Une autre précision essentielle à apporter, parce que les Français qui ont toujours de la difficulté à regarder autrement le monde qu’à travers leurs propres lunettes, confondant sans doute universalisme et colonialisme, sont persuadé que Alexandre Makarenko appartient à un groupe d’autodéfense… Alors quelques précisions, la droujine est une institution prévue par la Constitution et qui se met en marche en situation de crise avec des citoyens respectés de tous et qui se mobilisent pour défendre la ville contre l’étranger ou pour empêcher la guerre civile. Quelque chose entre les bourgeois du Moyen âge faisant leur ronde et les CDR a Cuba. Les droujines ne sont pas une organisation permanente, elles ont été constituées en février après le coup d’État du Maïdan qui a inquiété tout le monde dans l’est et dans le sud par son illégalité, la violence exercée contre des policiers désarmés, le rôle joué par des fascistes ouvertement hostiles aux populations russes et l’illégalité du nouveau gouvernement appuyé par l’étranger. Si dans le même temps sur les champs du Koulikouvo se sont constitués des baraquements antimaïdan, sur le modèle du maïdan, des citoyens de toutes opinions se sont entendus pour empêcher les désordres dans la ville et ceux venus de l’extérieur. On ne comprend rien à ce qui se passe en Ukraine si on ne perçoit pas cette « grande peur » qui a saisi les habitants du sud-est. Nous avions rencontré en Crimée de regroupements de citoyens qui gardaient les statues de Lénine. A Odessa qui revendique toujours plus ou moins un statut de port franc, on a revitalisé les regroupements de prudhommes avec deux droujines la droujine d’Odessa qui correspond à ce que on appelait au Moyen âge le « gros » peuple, les nationalistes, et la droujines populaire ou le petit peuple.

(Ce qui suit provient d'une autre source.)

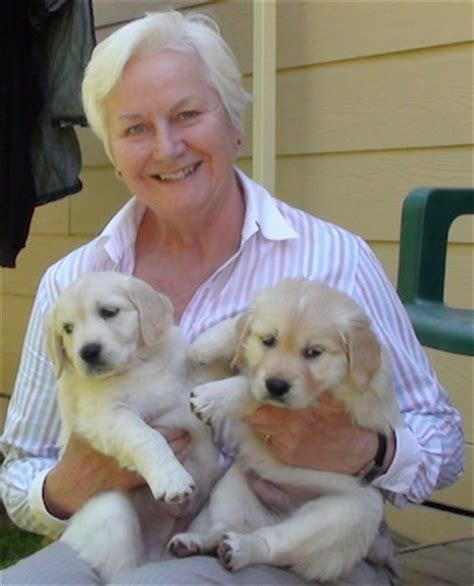 golden retriever vic golden retriever puppies rescue vic dogs our friends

À l’époque Alexandre Makarenko est depuis le mois de février dans la droujine populaire[1]. Il y a deux droujines, la droujine populaire et la droujine d’Odessa, plus nationaliste. Il insiste sur le fait que ces droujines sont tout à fait légales. Ce sont des troupes de citoyens formées en conformité avec la loi. Leur reconnaissance juridique, précise-t-il est fondée sur l’article 27 de la Constitution, loi n° 28-63.3. C’est une loi qui porte sur les activités citoyennes pour la défese de l’ordre et des frontières de l’État. Sur la base de cette loi, à Odessa, les habitants comme lui, faisaient des patrouilles en collaboration avec la police et à l’intérieur de leurs équipes. Dans la journée, Alexandre travaillait et la nuit il faisait des patrouilles. Leur mission était le maintien de l’ordre et le soutien aux organismes d’État.

Ils ont eu ainsi l’occasion de défendre des euromaïdans contre les antimaïdans. En particulier il se souvient d’une journée, le 1O avril. De la même manière, le 2 mai, ils ont défendu les gens contre les nationalistes ukrainiens à la Maison des syndicats.

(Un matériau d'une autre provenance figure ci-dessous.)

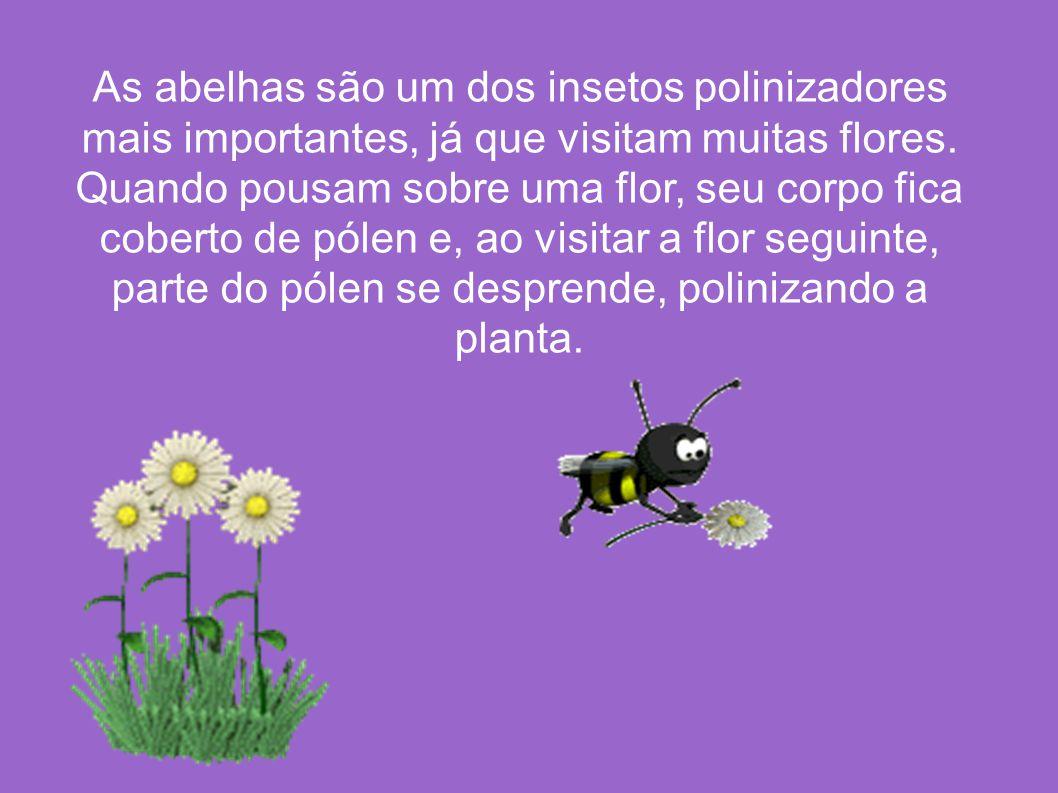 As abelhas são um dos insetos polinizadores mais importantes, já que visitam muitas flores. Quando pousam sobre uma flor, seu corpo fica coberto de pó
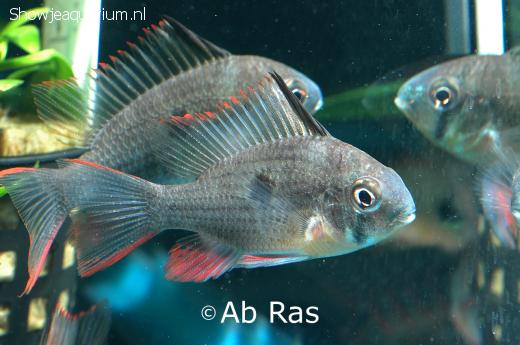 Microgeophagus altispinosa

Les événements qu’il veut d’abord nous décrire se sont passés le 10 avril. A la 11e station de la Grande Fontaine. Il s’agit du nom d’un quartier traversé par une ligne de tramway avec ses stations. Donc quand il sort du travail, il téléphone à son commandant de la droujine populaire. Ce qu’il tient à préciser pour que nous voyions bien le contexte, c’est qu’ils sont en stationnement aux check points avec des gens qui sont pour l’Euromaïdan. Ils travaillent ensemble. Son commandant lui dit d’aller tout de suite au champ de Koulikovo. La foule courait derrière une personne et commençait à le battre. Quand ils sont arrivés, avec les autres membres de la droujines, ils ont sauté hors de la voiture et ont protégé l’homme de leur corps. C’était un activiste de pravy sektor, mais il ne l’a su qu’après, que les gens rassemblés sur koulikovo dans des campements et qui étaient antimaïdan voulaient écharper. Plus tard il a vu sur youtube cette personne qu’il avait sauvée, son pseudonyme est « le sanglier ».

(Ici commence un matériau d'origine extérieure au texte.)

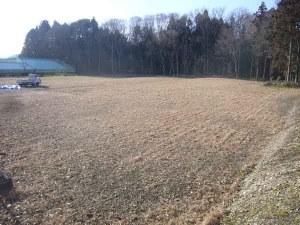 園地の草刈り終了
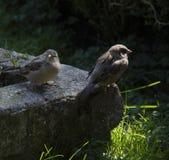 sparrows fotografie stock
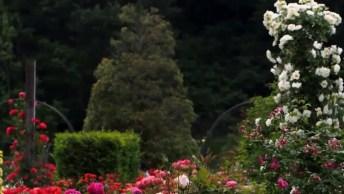 Vídeo Com Imagens De Flores Com Lindo Som De Passarinhos, Vale A Pena Apreciar!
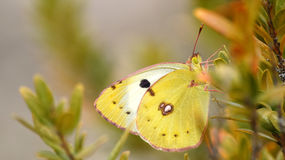 Colias alfacariensis Royalty Free Stock Images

En fait à cette date du 10 avril, ils pouvaient encore discuter entre euromaidan et antimaïdan et ne s’en privaient pas. A Kiev campaient les euromaïdans, à Odessa c’étaient les anti-maIdan, mais il y a eu un parlementaire qui est venu s’expliquer à Koulikouvo. Alexandre était de garde auprès de la tente et il a bien écouté le député expliquant que les gens de l’euromaïdan n’ont aucune part dans le désordre, c’étaient ceux de pravy sektor qui semaient le trouble. Et tous discutaient calmement, affrontaient leurs idées.

Le 2 mai, ils avaient prévu un rassemblement de leur droujine à 15 heures. Il a téléphoné aux membres de son détachement et il leur a confirmé la rencontre pour 15 heures. C’est à ce moment-là qu’ils ont appris les événements qui étaient en train de se dérouler.
En fait on savait qu’il y avait en ville les ultras du club de foot de Kharkov et nous devions patrouiller pour éviter les désordres. Mais c’est seulement quand nous avons été en face d’eux que nous avons compris à qui nous avions affaire.

Il y avait un groupe de la droujine composé de 70 personnes dirigé par Oleg Musyko qui organise des expositions en Europe Occidentale. Son propre groupe, le second, n’était formé que de 20 personnes dirigé par Rostlav Barda. Ce dernier était un ancien de KPU dont il avait été exclu, il ignore pourquoi.

Ils passaient dans la rue Bounine, c’est là qu’ils sont tombés sur des extrémistes de droite. Il a eu le temps de crier « boucliers en avant ! » mais les autres étaient trop nombreux, plus de 150, alors qu’eux n’étaient qu’une vingtaine. Les membres de la droujine qui avaient un bouclier tentaient de protéger les autres des coups qu’ils leur assénaient. Il leur a commandé de s’enfuir tandis que ceux qui avaient des boucliers protégeaient leur retraite. En tant que commandant du détachement, il est parti le dernier. Il avait son sac à dos, à présent posé contre les pieds de la table du café et il nous le désigne en souriant. Il avait aussi un bouclier et un casque. Il a réussi à se protéger avec, c’est ce qui l’a sauvé, mais ils l’ont renversé, son bataillon s’était dispersé dans les rues adjacentes. Ils ont exigé qu’il montre ses papiers. Il avait une carte d’officier dans la poche de sa chemise, il l’a montrée et a pu partir.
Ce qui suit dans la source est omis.